Side-effect: optimising for human approval biases models toward telling you what you want to hear.

RLHF, in more detail — like editing a thesis

RLHF step

Pre-trained base model. Knows how to predict tokens, but is verbose, inconsistent, sometimes evasive.

Supervised fine-tuning. Humans write high-quality example conversations; the model imitates them.

Reward model. Humans rank pairs of outputs; a second network learns to predict those preferences.

RL step. The main model is tuned so its outputs score higher against the reward model. Iterate → helpful, polite, usually safe.

Thesis analogy

Draft. You’ve done the reading, but your prose is too long, casual, and off-topic.

Supervisor lectures you. They give you well-written examples; you imitate them. Already much better.

Trained postdoc. The supervisor can’t review every draft, so they train a postdoc to judge writing the same way.

Iterate. Postdoc scores your work; you learn what earns ticks. Eventually you write with the right voice by default.

Where LLMs are helpful

Coding.

The original use case — boilerplate, conversion between languages, unit tests, debugging.

Literature triage.

Is this paper worth reading? Summaries, method comparison, reagents.

Data wrangling.

Extracting structured data from PDFs and free text — traditionally very hard to automate.

Drafting routine documents.

Weekly progress summaries, SOPs, risk assessments. Not theses or papers.

Figure iteration & formatting.

Endless ggplot / matplotlib / LaTeX back-and-forth disappears.

Always verify — if you can’t check the output, you’re taking a huge risk.

Pitfalls and boundaries

Theses and manuscripts.

Integrity, ownership, and disclosure requirements from funders and journals. Know your local policy.

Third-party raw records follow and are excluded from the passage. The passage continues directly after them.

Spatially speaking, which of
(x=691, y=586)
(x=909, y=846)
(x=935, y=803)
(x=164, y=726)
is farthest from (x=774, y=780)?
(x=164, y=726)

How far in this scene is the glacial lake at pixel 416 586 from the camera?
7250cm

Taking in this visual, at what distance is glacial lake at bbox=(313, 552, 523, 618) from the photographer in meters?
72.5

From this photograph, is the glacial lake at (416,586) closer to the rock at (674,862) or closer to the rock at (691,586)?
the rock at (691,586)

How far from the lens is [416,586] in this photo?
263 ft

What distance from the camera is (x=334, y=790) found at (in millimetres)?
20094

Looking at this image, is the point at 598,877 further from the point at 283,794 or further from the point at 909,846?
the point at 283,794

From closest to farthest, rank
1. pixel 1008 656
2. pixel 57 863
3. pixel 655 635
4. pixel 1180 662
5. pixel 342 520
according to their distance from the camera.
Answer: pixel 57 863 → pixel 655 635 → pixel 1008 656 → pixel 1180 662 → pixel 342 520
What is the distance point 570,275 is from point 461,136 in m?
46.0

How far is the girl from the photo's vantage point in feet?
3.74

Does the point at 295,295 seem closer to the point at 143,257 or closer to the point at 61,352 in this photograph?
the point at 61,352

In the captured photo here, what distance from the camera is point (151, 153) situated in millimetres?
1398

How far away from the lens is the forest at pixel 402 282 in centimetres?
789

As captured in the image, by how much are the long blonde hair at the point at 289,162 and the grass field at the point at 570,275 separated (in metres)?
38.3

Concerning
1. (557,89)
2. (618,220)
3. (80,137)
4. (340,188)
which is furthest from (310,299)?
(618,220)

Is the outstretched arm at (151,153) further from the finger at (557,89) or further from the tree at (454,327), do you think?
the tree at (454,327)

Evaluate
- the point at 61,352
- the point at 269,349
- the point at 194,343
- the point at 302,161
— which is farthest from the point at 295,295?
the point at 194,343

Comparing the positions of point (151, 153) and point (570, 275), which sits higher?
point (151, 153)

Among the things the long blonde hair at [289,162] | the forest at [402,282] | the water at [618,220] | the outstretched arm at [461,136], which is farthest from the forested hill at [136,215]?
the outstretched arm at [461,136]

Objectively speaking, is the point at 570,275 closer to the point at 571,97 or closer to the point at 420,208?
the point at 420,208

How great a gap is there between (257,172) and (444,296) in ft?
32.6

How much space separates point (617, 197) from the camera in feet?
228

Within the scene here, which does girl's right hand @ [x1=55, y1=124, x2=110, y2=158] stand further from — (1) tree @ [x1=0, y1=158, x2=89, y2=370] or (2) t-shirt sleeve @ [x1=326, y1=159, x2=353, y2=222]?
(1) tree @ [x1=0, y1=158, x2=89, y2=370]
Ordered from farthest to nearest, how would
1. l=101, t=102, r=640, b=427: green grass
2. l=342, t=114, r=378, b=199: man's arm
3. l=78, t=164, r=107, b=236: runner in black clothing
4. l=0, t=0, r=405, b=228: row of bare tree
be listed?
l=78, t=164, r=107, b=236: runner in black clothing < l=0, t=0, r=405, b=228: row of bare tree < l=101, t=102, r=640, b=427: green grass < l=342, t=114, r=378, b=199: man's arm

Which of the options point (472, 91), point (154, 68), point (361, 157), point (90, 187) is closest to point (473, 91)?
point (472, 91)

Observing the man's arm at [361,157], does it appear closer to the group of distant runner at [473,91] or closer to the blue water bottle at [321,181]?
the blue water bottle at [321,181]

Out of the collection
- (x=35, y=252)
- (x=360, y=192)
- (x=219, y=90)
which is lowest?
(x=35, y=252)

Unpublished or confidential data.

By default, anything you paste leaves your machine and is logged (usually in US jurisdiction). Patient data: never via consumer products.

Statistical verdicts.

The model can write the code, but you have to own the interpretation. P-values aren’t vibes-based.

Disclosure.

When in doubt, declare LLM use — it’s increasingly expected.

The failure modes

Hallucination.

Confident, plausible nonsense — worst around citations, authors, and other precise facts.

Plausibility bias.

Trained to produce confident-sounding output. Confidence ≠ correctness.

Sycophancy.

Tends to agree with your framing. Don’t ask leading questions — can spiral into “this is groundbreaking work!”

Sampling variance.

Built-in randomness (“temperature”) means the same prompt can produce different answers.

Treat the LLM like a fast but unreliable collaborator. You’d edit an RA’s draft — do the same here.

Further viewing / reading

3Blue1Brown — Neural Networks. youtube.com/@3blue1brown · the gentlest introduction that isn’t hand-wavy.
Andrej Karpathy — Intro to LLMs / Deep Dive into LLMs. youtube.com/@AndrejKarpathy · a software engineer’s tour, very long.
Jay Alammar — The Illustrated Transformer. jalammar.github.io/illustrated-transformer · the definitive picture-led explainer.
Stephen Wolfram — What Is ChatGPT Doing… and Why Does It Work? writings.stephenwolfram.com/2023/02/ · book-length essay, very readable.
Neil Lawrence — The Atomic Human. Cambridge ML professor on what AI is, isn’t, and what it means for us.
Sebastian Raschka — Build a Large Language Model (From Scratch). manning.com · if you want to implement one.
Anthropic — Mapping the Mind of a Large Language Model. anthropic.com/research · interpretability — what’s actually inside the network.

A few more good links

AI in general, not just LLMs.

Royal Society lecture — “This is not the AI we were promised”.
Hannah Fry TV series — “AI Confidential”.
Free GitHub Copilot for students (including PhDs) — sign up via the student pack.
Want to run an LLM on your laptop? Ask your favourite assistant about Ollama or LM Studio.

Bonus content

Q. If LLMs only predict one word at a time, how come we see whole sentences — even essays?

A. After it emits one word, the tooling feeds the prompt plus the new word back into the model to get the next one. Then repeat.

Q. So if it just keeps adding words, how does it ever stop?

A. There’s a special “hidden” word inside the model called <STOP>. When that token comes up, the tool knows to stop feeding text back in. It’s a learned token, used like any other.